Request a debt-validation letter within 30 days of initial contact. Carefully review the information in the debt validation letter to confirm the debt is yours and represented accurately on your credit report.
If it’s not, dispute it. The FDCPA requires agencies to communicate dispute processes clearly, and they must stop collection efforts until they provide additional verification of the debt.
Additional Recourse for Consumers
If you’re wrong, you’re wrong. I wouldn’t want any reader to come away from this article thinking there are loopholes or exceptions around unpaid debt.
It’s better never to go down that road. Take this as good-natured advice from a person who has learned through experience. Although I never let a debt get to collections, there were times in my younger years when it was a definite possibility, if you catch my drift.
Despite all the protections we discussed above, if you still feel a debt collector has acted unlawfully or taken advantage of you, the U.S. Consumer Financial Protection Bureau (CFPB) may be the answer.
The U.S. Consumer Financial Protection Bureau allows consumers to file complaints against all financial services providers, including debt collection agencies.
Through the CFPB, consumers may file complaints against financial services providers, including debt collection agencies. As usual, documentation is crucial in these situations, so please do your due diligence by attaching statements and other communications as needed.
Ample legal advice is also available online or through local offices. A consumer rights attorney can look at your case and recommend actions under the FDCPA. Legal firms sometimes provide free consultations.
Financial consumers should understand that ignoring an attempt to collect a debt might be the most counterproductive thing you can do. Financial services bring many benefits to consumers.

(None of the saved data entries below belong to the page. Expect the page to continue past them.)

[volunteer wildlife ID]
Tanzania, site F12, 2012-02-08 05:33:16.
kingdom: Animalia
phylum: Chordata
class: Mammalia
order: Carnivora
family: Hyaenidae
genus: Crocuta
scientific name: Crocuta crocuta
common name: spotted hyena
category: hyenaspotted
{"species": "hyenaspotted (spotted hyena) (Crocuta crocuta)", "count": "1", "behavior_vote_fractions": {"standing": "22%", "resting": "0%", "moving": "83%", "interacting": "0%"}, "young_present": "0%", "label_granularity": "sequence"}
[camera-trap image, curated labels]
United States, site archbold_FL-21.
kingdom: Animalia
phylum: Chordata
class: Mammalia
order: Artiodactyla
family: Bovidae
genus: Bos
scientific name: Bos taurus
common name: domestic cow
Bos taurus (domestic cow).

Betraying a lender’s confidence and then continuing to obstruct the system at the point of collections is like flipping the off switch on prospects for prosperity.
Deal With Your Debt Before It Becomes a Collections Account
I wish I could personally guarantee that 100% of the information you’ll find online about collections accounts recommends dealing with debt before it goes to collections. But there’s probably someone out there with a different song to sing.

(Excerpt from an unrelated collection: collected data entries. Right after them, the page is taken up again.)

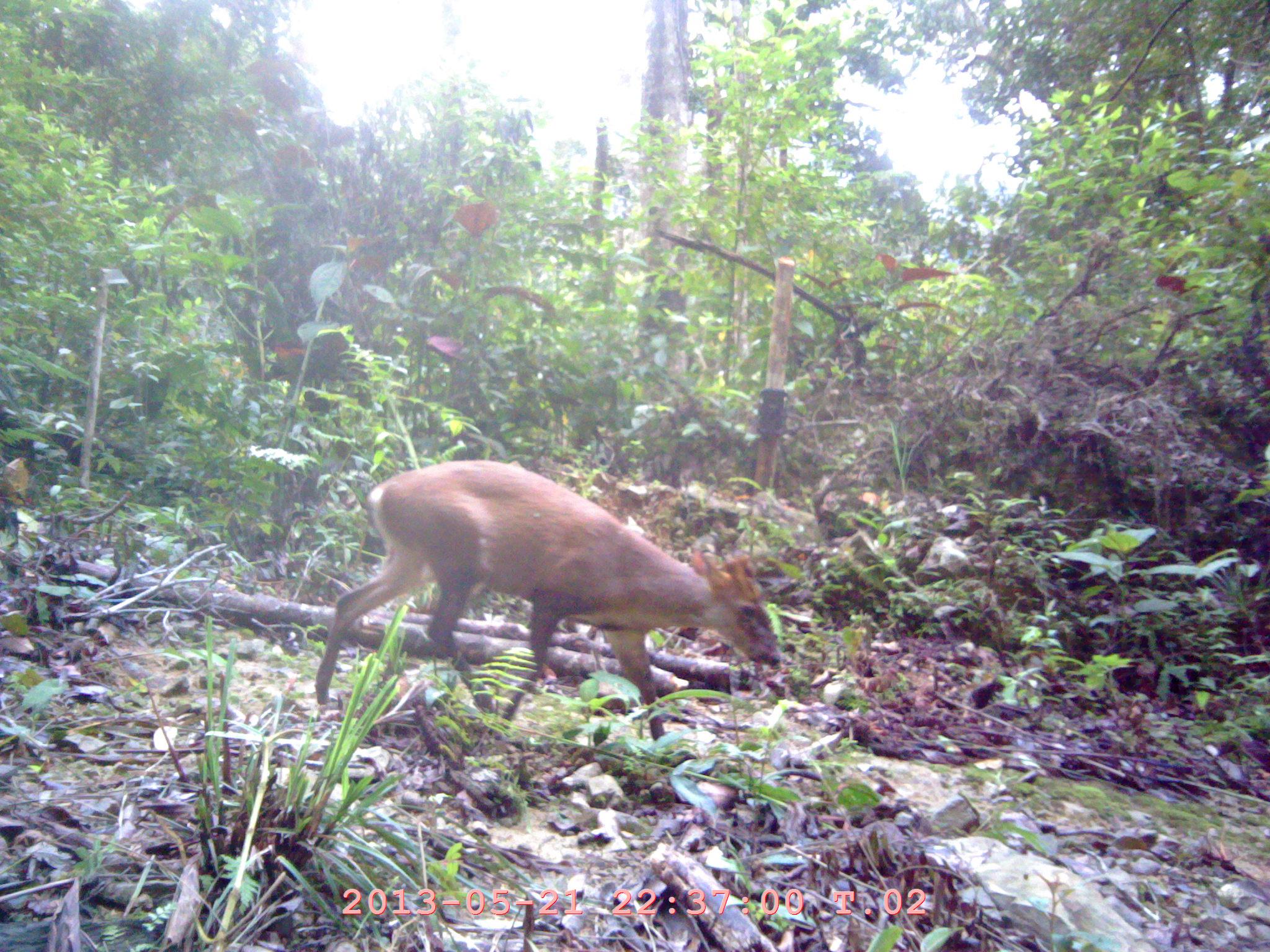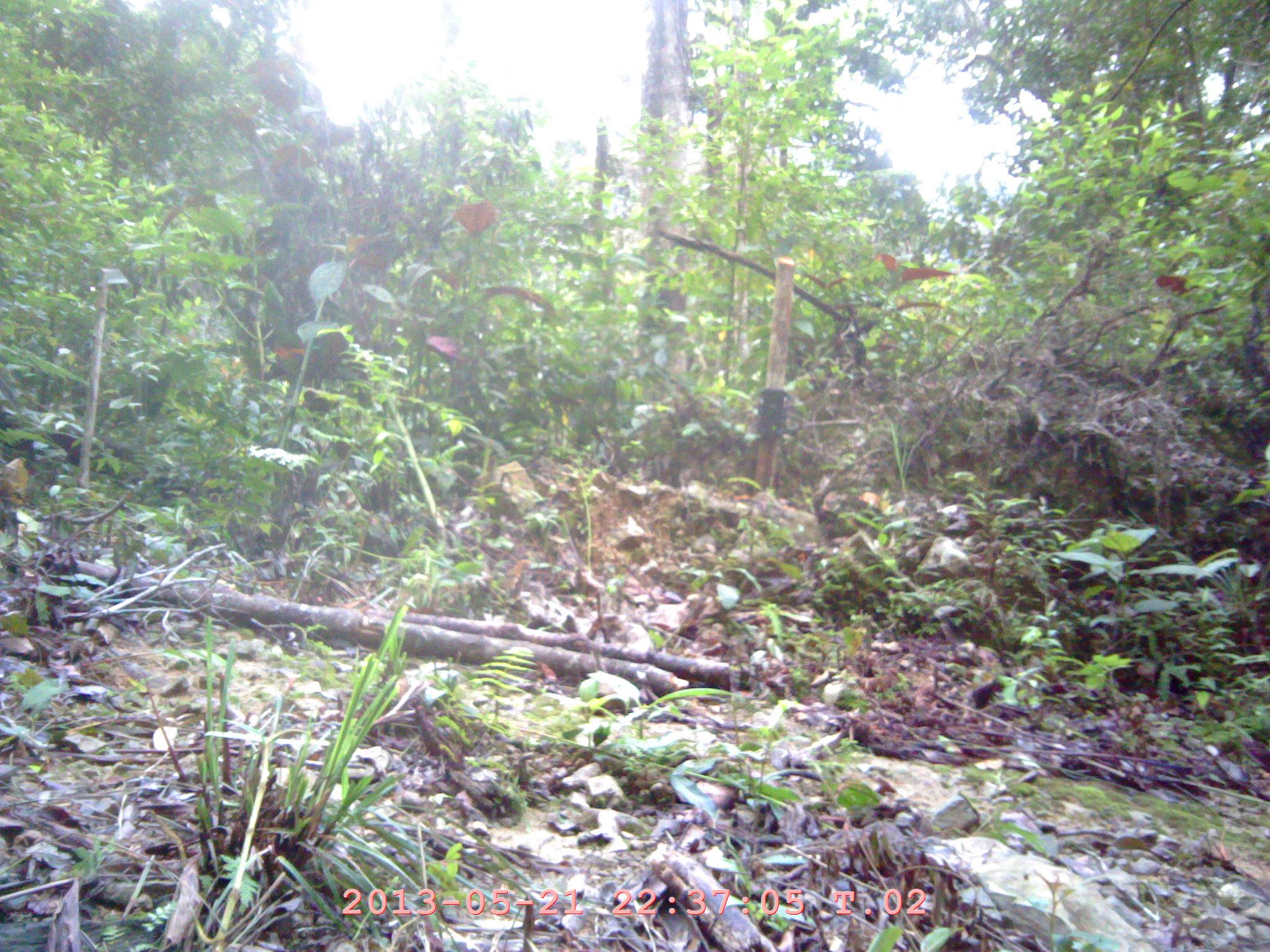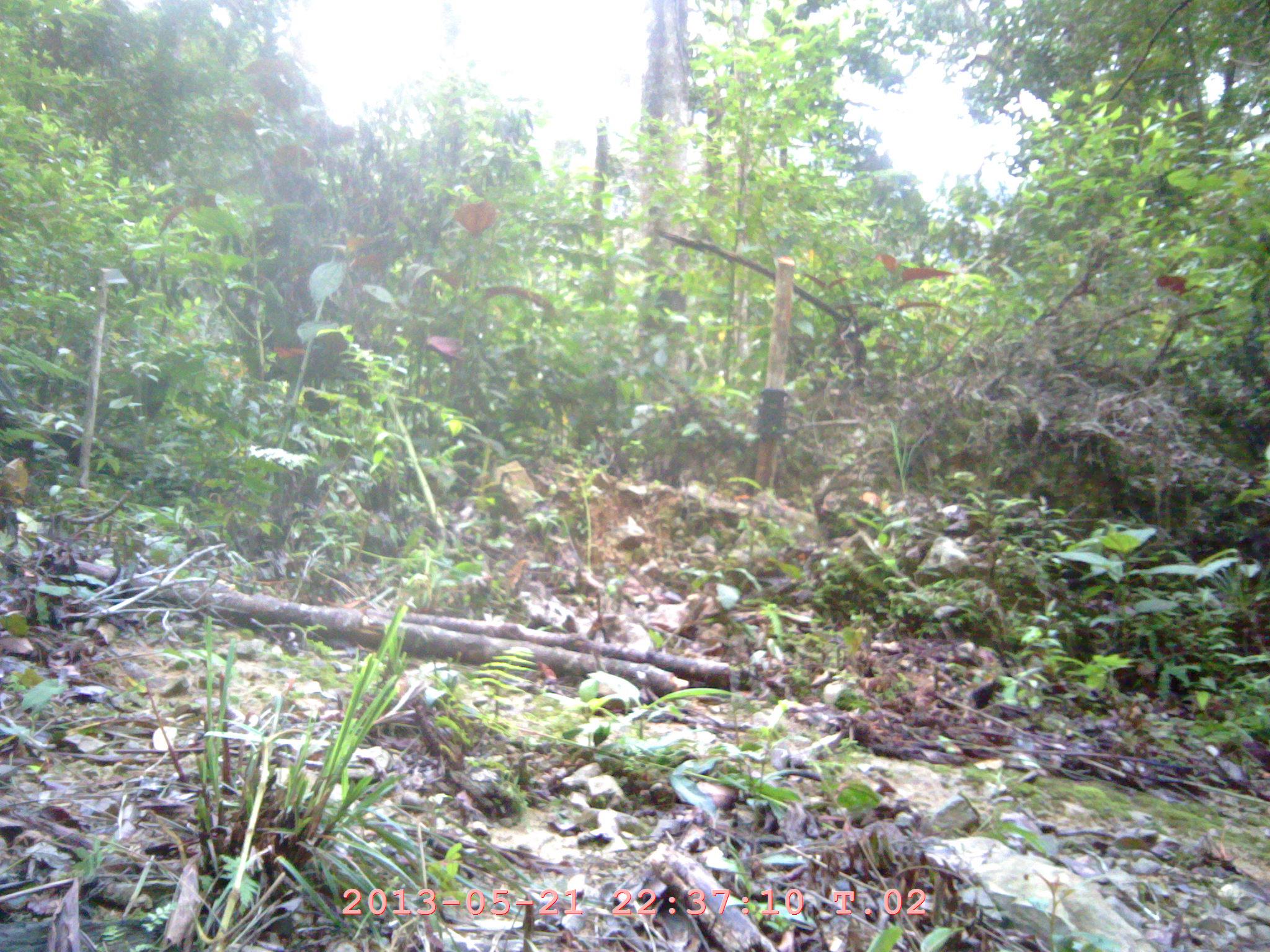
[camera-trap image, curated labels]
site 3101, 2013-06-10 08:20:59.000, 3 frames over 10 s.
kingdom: Animalia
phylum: Chordata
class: Mammalia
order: Artiodactyla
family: Cervidae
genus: Muntiacus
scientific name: Muntiacus muntjak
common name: southern red muntjac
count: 1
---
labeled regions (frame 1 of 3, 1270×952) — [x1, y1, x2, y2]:
muntiacus muntjak: [311, 457, 780, 738]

But here, we’re all about doing the right thing when it comes to money. We think the right thing to do when a collections agency contacts you is never to let it happen in the first place.
Whether you’re a prime credit consumer or rebuilding from the ground up, check out all we have to say about learning and maintaining responsible financial habits. Your credit report (not to mention those you love and who love you back) will appreciate it.
But if it comes to pass that a collection agency becomes part of your life, handle it like a pro by using the strategies in this article.
The more you understand the process and your rights, the more you can employ effective strategies to minimize the impact of a collections account on your credit.